I think we'd happily bundle that in Xarray, seems common enough.

cc @benbovy

WardBrian commented 3 months ago

To hew closer to my original suggestion, one could also accept a pointwise transform in the constructor, and then nearest could just apply that to both the index coordinates and the requested positions.

E.g., the set_xindex call would look like set_xindex("foo", PandasIndex, scale=np.log). This is similar to a suggestion given here: https://github.com/pydata/xarray/issues/7964#issuecomment-1642062405

This is more general (e.g. you could also do something like np.exp), but you lose the ability to use both nearest and nearest_log at the same time. For my own usages, either choice would be fine

benbovy commented 3 months ago

Yes this would be nice to have this functionality built-in Xarray.

Another option could be to have some TransformIndex meta-index that would basically wrap any Xarray index and apply an (inverse) user-defined transformation on label data before (after) executing the logic in the wrapped index. I.e., something very much like the unit-aware PintIndex implemented in https://github.com/xarray-contrib/pint-xarray/pull/163.

This is even more general and could be useful also for indexes implementing alignment with some tolerance (e.g., #4489), although that might seem a little far-fetched.

you lose the ability to use both nearest and nearest_log at the same time.

It is still possible to duplicate the coordinate so each have an index working on a different scale, e.g., "foo" and "foo_log").

WardBrian commented 3 months ago

I'd be happy to open a PR on either approach if there's a clear favorite

Edit: I may be misunderstanding, but it's not clear to me that a meta-index would work here, since the transformation also needs to be applied to the coordinate inside the index, not just the labels coming in to the sel call.
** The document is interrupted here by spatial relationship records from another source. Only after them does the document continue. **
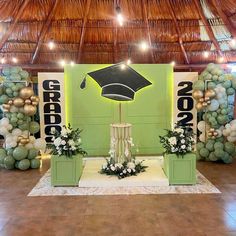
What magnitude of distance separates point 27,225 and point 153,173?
8.74 ft

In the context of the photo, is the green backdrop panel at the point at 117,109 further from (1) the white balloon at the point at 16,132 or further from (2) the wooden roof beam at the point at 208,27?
(2) the wooden roof beam at the point at 208,27

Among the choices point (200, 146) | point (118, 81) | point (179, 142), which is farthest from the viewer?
point (118, 81)

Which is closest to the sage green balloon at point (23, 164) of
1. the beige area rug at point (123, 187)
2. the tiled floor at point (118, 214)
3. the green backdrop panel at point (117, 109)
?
the beige area rug at point (123, 187)

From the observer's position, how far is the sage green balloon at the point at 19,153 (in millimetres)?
6070

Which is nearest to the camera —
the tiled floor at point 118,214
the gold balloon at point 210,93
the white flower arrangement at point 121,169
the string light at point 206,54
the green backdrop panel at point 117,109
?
the tiled floor at point 118,214

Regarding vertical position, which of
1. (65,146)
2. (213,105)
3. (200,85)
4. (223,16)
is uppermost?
(223,16)

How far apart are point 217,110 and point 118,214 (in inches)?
143

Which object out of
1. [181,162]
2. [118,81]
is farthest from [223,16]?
[181,162]

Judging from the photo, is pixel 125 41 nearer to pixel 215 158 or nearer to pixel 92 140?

benbovy commented 3 months ago

Yes you are right, I didn't look carefully enough at your example and top comment.

WardBrian commented 3 months ago

Given that:

  1. Is there still interest in bundling the nearest_log functionality into xarray?
  2. Would it be preferred to be done as part of the implementation of PandasIndex, or as a wrapper class as above?
  3. Would it be preferred to implement this in such a way where the "log" nature is baked in, or would something like the set_xindex("foo", PandasIndex, scale=np.log) be preferred?
benbovy commented 3 months ago

It depends on whether we want to have this feature for free also in all indexes built on top of PandasIndex (most index types I've seen so far are either subclassing or encapsulating PandasIndex) vs. we want to keep PandasIndex as simple as possible (i.e., consistent with pandas and no extra option).

From a broader perspective it seems that the flexible distance / scale discussed here might be useful for both selection and alignment so maybe it is preferable to address it outside of PandasIndex? Something like a NearestIndex class in which we could later implement other "nearest" specific functionality like #4489 and add index options for tolerance, scale transform, etc.

I'm curious what others think, though!